→ ARBEITSAUFTRAG 1
Stimmen die Aussagen (a), (b) und (c) mit dem Auszug über die Versteigerung überein? Antworten Sie jeweils mit Ja oder Nein und zitieren Sie wörtlich die entscheidenden Worte. (a) Zum versteigerten Betrieb gehörte eine Hofstelle. (b) Auf dem Besitz lagen keine Lasten. (c) Der Termin wurde ausschließlich in der Tagespresse bekannt gemacht.
→ ARBEITSAUFTRAG 2
Bitte fassen Sie den Absatz aus dem Auszug über die Versteigerung, der mit „Von einer Versteigerung“ beginnt, als Stichpunktliste zusammen und behalten Sie dabei seine wesentlichen Fakten bei.

→ SEITENAUSZUG
Von einer Versteigerung, die in unserem Kreisgebiet durchgeführt wurde, will ich nachstehend berichten: Ein mittlerer landwirtschaftlicher Betrieb mit einer Größe von etwa 8 ha (= 32 Morgen), bestehend aus Wiesen, Feldern und einer Waldparzelle, jedoch ohne Hofstelle, stand zur öffentlichen Versteigerung an. Termin, Versteigerungslokal und Versteiglasser1 waren rechtzeitig mit Ortsaushang und in der Tagespresse bekannt gemacht worden. Der Notar hatte das Grundbuch eingesehen und entsprechende Auszüge vorbereitet, der Besitz war lastenfrei. Die Sparkasse war bereit, die Zession2 zu übernehmen. Der Ausrufer (Ausklöp-per)3 hatte sich mit den Einzelheiten wie, Lage der Grundstücke, Größe, Zufahrtswege und Beschaffenheit der Parzellen vertraut gemacht. Auch war er mit einer ausreichenden Menge an „Bietungs-Zigarren“ ausgestattet.

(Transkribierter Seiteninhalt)
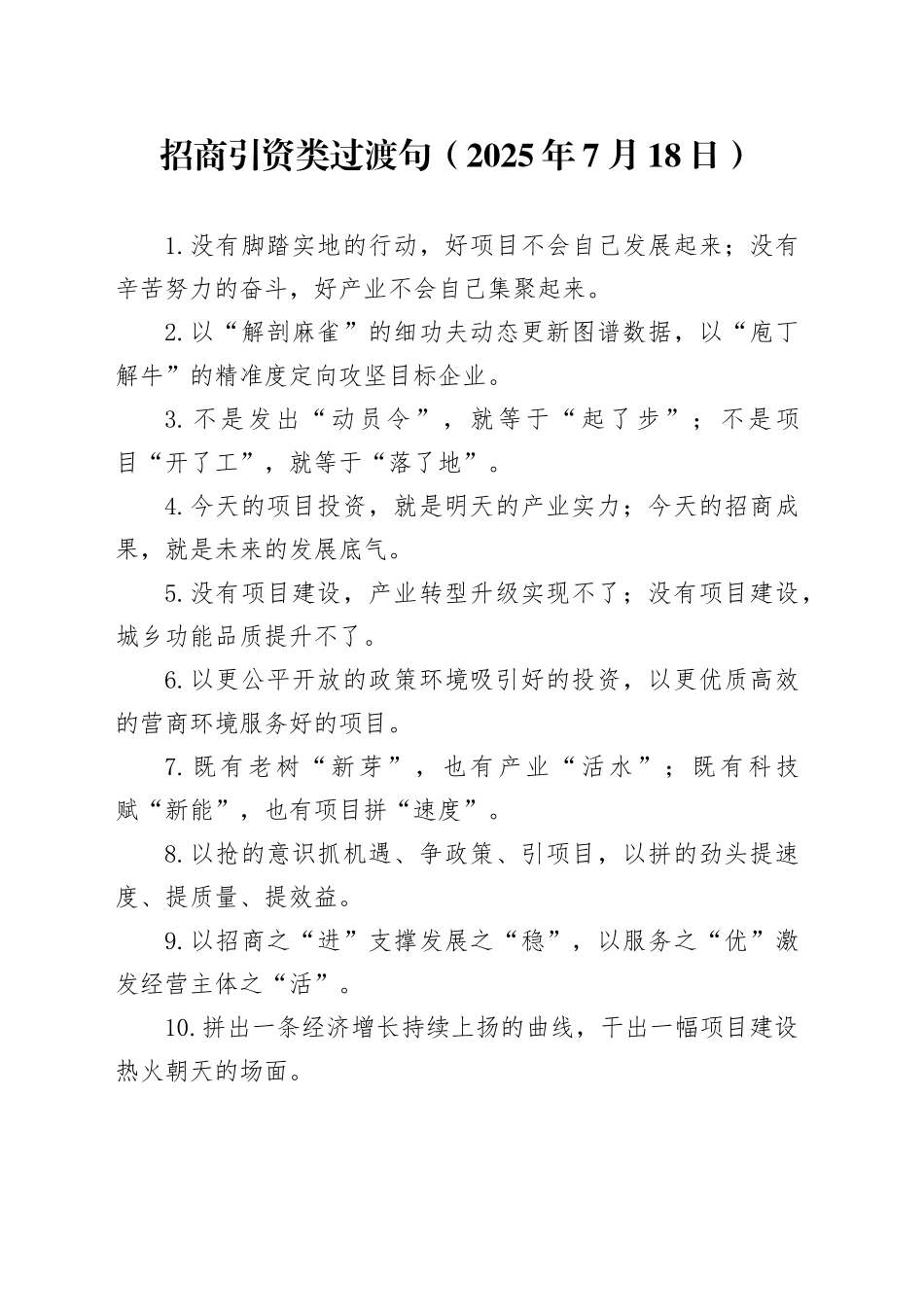 招商引资类过渡句（2025年7月18日）

1.没有脚踏实地的行动，好项目不会自己发展起来；没有辛苦努力的奋斗，好产业不会自己集聚起来。

2.以“解剖麻雀”的细功夫动态更新图谱数据，以“庖丁解牛”的精准度定向攻坚目标企业。

3.不是发出“动员令”，就等于“起了步”；不是项目“开了工”，就等于“落了地”。

4.今天的项目投资，就是明天的产业实力；今天的招商成果，就是未来的发展底气。

5.没有项目建设，产业转型升级实现不了；没有项目建设，城乡功能品质提升不了。

6.以更公平开放的政策环境吸引好的投资，以更优质高效的营商环境服务好的项目。

7.既有老树“新芽”，也有产业“活水”；既有科技赋“新能”，也有项目拼“速度”。

8.以抢的意识抓机遇、争政策、引项目，以拼的劲头提速度、提质量、提效益。

9.以招商之“进”支撑发展之“稳”，以服务之“优”激发经营主体之“活”。

10.拼出一条经济增长持续上扬的曲线，干出一幅项目建设热火朝天的场面。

→ IHRE ANTWORT 1
(a) Nein: „jedoch ohne Hofstelle“
(b) Ja: „der Besitz war lastenfrei“
(c) Nein: „waren rechtzeitig mit Ortsaushang und in der Tagespresse bekannt gemacht worden“

→ IHRE ANTWORT 2
- Öffentliche Versteigerung im Kreisgebiet
- Mittlerer landwirtschaftlicher Betrieb von etwa 8 ha (32 Morgen) mit Wiesen, Feldern und einer Waldparzelle, ohne Hofstelle
- Termin, Versteigerungslokal und Versteiglasser rechtzeitig per Ortsaushang und in der Tagespresse bekannt gemacht
- Notar hat das Grundbuch eingesehen und Auszüge vorbereitet, der Besitz ist lastenfrei
- Sparkasse ist bereit, die Zession zu übernehmen
- Ausrufer kennt Lage, Größe, Zufahrtswege und Beschaffenheit der Parzellen und hat genug „Bietungs-Zigarren“ dabei